SET PROBLEM 1 -
Decide whether each statement agrees with the bike flex passage below. Answer yes or no, and quote the words from the passage that settle it.
(a) The anti squat is about 35% in the big gears.
(b) Nolan found the Honzo ST smoother than the HB.
(c) The writer notices the looseness while climbing.
SET PROBLEM 2 -
Answer these questions from the bike flex passage below.
(a) What weight of coil can be made to break free by pushing the seat by hand?
(b) What does the passage say world cup pros do to their wheels?
(c) What were the primary requirements for the Honzo?

Just sitting there static, minding it’s won business with no weight on it, it approaches wiggly. Ok, it flies way past wiggly. Between the wheelbarrow bearings in the main pivot and the spherical bearings on the linkage and connecting rods, it has a noticeable amount of looseness. As soon as I weight the suspension, it feels like it goes away. At least, it’s not noticeable while riding. I don’t notice it climbing or descending and despite my best attempts to get it to feel weird, it just doesn’t. I will say that when it’s leaned over and pushing into a corner, it feels a little vague (?) for a second, nothing scary or weird and I have previously chalked it up to the really high pivot stretching the wheelbase out as I push into it. The side effect of the static wiggle (Truffle shuffle?) is that it’s super supple, I can get the 500lb coil to break free with just the pressure of pushing the seat by hand when the dropper remote is pushed. It’s a sofa. Add to that, the anti squat is about 35% in the big gears and it’s fast. Scary fast.

Not quite sure what the point here is…wiggly bikes FTW?


I was thinking about this the otherday with hardtails (I don’t have experience designing wiggly steel full suspensions).

I met up with Nolan from BikeSauce and he did some back-to-back riding with our M Hummingbird and his Honzo ST.

HB M Honzo ST
TT 28.6 35
DT 35 35
SS 12 16
CS 19 19

He commented how much smoother the HB was, even though Honzo had more travel and bigger tires. I think that came down to lateral flex.

For the Honzo, the primary requirements were to make a lowcost frame that does not break. The more flexible the frame, the shorter the fatigue life and the closer you are to the ultimate yield strength. If I were designing the Honzo, I would be conservative on the tube spec, just to reduce the percentage of RMA’s.

Full suspensions are a totally different story. Lateral flex is good, that is why the world cup pro’s de-tension their wheels. But too much flex can contribute to bearing and shock wear. It must be a tough balancing act.

MATERIAL SHOWN -
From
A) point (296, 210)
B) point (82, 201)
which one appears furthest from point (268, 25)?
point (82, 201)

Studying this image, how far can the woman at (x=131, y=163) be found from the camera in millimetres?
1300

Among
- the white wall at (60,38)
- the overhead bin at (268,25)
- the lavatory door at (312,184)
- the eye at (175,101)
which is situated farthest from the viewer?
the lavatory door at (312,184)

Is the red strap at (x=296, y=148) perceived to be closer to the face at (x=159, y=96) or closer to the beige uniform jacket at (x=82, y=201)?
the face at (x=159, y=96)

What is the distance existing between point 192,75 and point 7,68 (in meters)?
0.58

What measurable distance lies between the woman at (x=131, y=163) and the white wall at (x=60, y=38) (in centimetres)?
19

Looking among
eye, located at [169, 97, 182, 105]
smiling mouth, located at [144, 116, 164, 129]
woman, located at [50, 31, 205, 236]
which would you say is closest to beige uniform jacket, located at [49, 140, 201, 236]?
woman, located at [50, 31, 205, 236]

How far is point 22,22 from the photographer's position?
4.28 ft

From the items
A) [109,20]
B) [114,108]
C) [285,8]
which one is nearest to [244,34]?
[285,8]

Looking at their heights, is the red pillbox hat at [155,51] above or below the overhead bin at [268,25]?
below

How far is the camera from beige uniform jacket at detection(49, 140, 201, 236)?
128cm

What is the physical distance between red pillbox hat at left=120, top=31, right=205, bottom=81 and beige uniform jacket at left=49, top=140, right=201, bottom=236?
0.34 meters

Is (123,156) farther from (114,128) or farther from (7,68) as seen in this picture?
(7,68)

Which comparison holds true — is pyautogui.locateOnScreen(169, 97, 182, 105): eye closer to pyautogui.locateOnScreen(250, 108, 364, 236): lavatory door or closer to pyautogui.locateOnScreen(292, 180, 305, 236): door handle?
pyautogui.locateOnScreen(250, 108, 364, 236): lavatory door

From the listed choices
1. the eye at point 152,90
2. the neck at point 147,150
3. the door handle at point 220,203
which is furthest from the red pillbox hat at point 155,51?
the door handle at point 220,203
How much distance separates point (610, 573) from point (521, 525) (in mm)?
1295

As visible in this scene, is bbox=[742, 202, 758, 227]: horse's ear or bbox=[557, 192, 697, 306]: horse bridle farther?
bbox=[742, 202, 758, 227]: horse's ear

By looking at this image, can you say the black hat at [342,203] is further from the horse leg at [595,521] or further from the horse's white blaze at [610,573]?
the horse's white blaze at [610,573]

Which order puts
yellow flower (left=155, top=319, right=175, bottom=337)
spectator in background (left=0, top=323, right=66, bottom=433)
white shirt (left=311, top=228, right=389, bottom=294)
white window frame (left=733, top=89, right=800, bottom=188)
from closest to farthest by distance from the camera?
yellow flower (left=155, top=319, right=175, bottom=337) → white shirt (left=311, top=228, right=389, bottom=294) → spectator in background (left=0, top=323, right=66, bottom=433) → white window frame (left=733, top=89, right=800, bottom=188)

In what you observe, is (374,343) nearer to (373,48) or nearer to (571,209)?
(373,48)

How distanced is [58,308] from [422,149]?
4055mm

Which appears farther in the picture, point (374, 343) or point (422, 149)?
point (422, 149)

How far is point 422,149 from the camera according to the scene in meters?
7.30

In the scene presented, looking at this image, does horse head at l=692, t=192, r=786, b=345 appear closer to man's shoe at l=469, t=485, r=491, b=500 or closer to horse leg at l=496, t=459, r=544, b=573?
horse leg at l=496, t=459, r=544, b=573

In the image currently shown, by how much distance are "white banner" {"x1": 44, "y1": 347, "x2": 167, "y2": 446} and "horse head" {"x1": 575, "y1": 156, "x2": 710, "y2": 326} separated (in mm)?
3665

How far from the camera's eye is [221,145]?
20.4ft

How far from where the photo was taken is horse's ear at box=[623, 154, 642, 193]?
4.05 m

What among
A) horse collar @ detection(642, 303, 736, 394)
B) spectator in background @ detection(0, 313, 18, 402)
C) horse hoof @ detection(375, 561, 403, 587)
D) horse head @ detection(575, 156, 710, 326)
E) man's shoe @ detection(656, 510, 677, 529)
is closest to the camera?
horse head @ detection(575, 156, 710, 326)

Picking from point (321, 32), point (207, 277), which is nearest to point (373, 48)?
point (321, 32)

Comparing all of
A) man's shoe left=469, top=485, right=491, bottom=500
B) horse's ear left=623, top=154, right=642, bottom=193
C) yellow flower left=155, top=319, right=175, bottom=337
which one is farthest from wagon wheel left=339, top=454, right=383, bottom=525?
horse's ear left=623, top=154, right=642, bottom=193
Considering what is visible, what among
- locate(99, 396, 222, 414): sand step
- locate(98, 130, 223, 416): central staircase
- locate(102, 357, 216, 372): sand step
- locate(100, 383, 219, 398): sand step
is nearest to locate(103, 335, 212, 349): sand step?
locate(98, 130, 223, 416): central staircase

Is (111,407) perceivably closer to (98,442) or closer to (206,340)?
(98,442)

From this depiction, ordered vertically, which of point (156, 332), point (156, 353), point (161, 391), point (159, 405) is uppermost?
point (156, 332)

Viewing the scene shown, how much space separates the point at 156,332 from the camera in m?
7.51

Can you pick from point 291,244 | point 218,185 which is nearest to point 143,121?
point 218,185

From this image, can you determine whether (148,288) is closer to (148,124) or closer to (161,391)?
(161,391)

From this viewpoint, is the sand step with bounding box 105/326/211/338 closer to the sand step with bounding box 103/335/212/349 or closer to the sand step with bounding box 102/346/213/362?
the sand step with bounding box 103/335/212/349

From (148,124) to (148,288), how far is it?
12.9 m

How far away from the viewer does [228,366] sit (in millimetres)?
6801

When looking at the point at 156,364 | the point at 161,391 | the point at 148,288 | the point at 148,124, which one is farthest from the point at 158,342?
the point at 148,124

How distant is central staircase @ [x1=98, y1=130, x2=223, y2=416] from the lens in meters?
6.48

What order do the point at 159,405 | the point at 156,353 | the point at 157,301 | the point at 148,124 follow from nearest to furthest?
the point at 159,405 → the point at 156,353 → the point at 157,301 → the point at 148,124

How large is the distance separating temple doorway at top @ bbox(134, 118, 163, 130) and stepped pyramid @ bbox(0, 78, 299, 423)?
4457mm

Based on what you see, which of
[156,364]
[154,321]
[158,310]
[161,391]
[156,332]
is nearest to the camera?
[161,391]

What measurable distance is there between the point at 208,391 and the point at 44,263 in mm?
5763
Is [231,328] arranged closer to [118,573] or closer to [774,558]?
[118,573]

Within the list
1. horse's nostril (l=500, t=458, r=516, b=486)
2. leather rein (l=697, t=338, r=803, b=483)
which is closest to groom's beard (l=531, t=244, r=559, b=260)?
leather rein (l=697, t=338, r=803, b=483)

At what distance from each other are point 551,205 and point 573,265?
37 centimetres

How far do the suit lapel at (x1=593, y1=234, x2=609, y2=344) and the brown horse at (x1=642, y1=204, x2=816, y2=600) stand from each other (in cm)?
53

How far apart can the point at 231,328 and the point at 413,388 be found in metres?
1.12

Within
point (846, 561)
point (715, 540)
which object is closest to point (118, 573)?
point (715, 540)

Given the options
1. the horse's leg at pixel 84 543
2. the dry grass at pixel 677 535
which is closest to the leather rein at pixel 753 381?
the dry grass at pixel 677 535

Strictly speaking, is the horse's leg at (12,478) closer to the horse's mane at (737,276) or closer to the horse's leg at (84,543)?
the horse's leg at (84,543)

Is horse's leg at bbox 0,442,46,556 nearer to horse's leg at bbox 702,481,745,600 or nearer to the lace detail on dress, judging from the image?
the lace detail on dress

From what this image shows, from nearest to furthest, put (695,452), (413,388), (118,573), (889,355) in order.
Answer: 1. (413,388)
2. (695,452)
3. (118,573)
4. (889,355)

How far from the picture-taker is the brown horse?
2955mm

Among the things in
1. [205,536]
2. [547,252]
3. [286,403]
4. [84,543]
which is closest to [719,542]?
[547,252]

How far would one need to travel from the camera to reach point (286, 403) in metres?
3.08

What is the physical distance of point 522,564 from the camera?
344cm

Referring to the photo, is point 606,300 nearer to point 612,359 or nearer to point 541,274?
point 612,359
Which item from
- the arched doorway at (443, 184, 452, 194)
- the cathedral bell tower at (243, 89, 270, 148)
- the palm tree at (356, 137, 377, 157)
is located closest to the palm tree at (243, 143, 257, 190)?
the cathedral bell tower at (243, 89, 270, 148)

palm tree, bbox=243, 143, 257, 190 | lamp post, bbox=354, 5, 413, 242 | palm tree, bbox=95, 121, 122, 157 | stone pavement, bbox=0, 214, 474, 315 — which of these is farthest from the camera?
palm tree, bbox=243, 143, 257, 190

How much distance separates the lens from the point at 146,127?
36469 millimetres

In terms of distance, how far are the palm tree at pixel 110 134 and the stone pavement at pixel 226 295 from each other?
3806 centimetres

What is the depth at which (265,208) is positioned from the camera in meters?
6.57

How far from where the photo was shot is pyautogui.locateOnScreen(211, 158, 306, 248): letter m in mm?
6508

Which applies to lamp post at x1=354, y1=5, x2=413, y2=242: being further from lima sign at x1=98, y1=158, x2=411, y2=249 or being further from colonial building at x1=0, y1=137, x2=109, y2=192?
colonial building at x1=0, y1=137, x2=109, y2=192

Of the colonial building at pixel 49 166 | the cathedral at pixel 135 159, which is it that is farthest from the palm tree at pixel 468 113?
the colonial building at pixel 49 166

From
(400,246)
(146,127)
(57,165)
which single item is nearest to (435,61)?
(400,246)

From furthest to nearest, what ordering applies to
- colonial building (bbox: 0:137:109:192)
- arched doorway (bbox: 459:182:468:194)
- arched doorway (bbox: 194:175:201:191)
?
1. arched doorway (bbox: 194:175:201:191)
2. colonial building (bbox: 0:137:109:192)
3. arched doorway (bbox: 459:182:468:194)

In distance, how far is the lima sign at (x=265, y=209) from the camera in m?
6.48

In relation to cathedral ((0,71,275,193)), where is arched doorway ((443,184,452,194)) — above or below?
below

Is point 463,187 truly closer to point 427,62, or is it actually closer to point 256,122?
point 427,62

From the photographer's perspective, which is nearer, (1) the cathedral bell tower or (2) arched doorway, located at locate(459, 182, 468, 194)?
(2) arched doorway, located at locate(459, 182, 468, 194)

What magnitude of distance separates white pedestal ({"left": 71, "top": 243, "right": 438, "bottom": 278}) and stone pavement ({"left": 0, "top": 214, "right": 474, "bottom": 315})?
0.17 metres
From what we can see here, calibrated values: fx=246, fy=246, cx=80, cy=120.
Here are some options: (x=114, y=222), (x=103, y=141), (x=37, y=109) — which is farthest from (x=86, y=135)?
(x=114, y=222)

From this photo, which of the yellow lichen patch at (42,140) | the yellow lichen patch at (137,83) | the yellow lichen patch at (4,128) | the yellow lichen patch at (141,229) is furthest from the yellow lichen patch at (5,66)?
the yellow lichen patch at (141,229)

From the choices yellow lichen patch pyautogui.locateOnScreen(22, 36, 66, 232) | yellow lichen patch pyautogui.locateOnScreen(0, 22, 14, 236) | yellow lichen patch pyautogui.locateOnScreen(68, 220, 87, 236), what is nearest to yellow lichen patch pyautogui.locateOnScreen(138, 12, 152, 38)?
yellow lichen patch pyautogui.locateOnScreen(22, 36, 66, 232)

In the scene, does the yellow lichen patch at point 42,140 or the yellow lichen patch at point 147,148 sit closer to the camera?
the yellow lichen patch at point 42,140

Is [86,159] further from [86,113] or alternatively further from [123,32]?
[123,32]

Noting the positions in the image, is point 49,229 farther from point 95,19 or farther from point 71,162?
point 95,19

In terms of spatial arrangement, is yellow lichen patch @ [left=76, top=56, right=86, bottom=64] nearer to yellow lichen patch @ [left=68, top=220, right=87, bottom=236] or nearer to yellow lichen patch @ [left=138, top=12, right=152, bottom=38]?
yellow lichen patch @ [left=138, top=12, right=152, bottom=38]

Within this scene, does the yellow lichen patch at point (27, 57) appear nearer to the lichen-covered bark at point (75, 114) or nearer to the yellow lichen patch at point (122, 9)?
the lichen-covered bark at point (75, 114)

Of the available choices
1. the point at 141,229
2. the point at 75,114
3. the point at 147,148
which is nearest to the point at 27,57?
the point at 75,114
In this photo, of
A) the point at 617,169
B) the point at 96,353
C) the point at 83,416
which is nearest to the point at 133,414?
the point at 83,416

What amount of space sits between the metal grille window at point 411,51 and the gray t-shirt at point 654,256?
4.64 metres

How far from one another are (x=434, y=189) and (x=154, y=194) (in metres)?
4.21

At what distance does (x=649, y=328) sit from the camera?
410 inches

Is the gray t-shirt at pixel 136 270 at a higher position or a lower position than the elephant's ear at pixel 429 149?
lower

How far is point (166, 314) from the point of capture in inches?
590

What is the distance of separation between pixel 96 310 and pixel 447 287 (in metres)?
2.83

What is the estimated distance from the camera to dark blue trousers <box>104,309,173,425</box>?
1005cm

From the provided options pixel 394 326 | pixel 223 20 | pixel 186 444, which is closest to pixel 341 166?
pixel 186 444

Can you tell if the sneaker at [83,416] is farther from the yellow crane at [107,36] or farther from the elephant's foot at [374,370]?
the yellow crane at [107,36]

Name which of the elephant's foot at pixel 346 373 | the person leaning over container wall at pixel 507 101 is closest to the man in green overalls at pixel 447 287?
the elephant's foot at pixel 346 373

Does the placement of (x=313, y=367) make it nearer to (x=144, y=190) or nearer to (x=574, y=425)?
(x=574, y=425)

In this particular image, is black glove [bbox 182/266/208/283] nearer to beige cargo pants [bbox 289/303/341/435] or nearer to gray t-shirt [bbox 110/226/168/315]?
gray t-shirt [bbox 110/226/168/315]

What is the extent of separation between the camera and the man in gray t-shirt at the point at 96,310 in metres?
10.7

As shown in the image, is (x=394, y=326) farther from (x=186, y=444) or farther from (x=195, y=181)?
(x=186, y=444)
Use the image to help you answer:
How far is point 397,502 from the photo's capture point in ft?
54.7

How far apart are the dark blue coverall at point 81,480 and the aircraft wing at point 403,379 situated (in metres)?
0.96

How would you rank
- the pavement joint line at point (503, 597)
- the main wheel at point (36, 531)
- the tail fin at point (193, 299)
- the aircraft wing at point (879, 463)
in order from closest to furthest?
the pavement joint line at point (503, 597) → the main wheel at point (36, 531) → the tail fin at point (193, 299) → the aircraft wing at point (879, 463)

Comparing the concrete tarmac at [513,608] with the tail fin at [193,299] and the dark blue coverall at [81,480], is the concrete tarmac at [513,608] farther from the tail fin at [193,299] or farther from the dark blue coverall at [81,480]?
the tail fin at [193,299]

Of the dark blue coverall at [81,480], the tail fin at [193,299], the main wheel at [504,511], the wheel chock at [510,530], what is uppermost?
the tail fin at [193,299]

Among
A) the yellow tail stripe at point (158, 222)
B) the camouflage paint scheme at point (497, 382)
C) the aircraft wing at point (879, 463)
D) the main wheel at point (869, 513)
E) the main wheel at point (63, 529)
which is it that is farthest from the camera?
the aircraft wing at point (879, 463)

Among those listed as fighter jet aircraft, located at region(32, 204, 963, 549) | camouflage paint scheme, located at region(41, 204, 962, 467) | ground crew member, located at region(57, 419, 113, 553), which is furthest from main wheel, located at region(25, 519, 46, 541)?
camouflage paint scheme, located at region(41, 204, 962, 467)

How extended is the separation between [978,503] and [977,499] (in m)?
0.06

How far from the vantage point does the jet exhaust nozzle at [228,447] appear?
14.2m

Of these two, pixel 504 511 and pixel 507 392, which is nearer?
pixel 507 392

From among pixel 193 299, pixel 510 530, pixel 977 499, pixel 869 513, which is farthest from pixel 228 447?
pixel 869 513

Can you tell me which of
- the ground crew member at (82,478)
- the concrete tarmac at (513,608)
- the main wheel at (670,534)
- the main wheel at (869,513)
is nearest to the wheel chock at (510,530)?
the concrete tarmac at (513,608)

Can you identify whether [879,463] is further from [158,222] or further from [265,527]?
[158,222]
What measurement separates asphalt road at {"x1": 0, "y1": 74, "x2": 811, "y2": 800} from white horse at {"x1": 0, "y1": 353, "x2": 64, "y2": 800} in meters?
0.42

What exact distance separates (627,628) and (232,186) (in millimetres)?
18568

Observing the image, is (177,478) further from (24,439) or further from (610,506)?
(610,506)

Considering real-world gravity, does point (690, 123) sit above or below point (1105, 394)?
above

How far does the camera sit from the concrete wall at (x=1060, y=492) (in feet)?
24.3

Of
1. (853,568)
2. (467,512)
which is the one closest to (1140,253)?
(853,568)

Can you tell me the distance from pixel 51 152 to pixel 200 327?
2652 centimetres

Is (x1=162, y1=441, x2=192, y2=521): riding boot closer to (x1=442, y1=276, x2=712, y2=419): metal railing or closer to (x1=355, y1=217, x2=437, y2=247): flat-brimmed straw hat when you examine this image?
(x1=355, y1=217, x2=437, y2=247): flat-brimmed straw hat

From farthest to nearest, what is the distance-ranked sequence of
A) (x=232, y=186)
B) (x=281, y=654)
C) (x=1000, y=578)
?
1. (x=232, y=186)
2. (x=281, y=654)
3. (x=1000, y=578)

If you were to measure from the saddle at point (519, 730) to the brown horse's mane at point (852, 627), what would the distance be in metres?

WRITTEN REPLY 1 -
(a) Yes: "the anti squat is about 35% in the big gears"
(b) No: "He commented how much smoother the HB was"
(c) No: "I don’t notice it climbing or descending"

WRITTEN REPLY 2 -
(a) 500lb
(b) They de-tension them.
(c) To make a lowcost frame that does not break.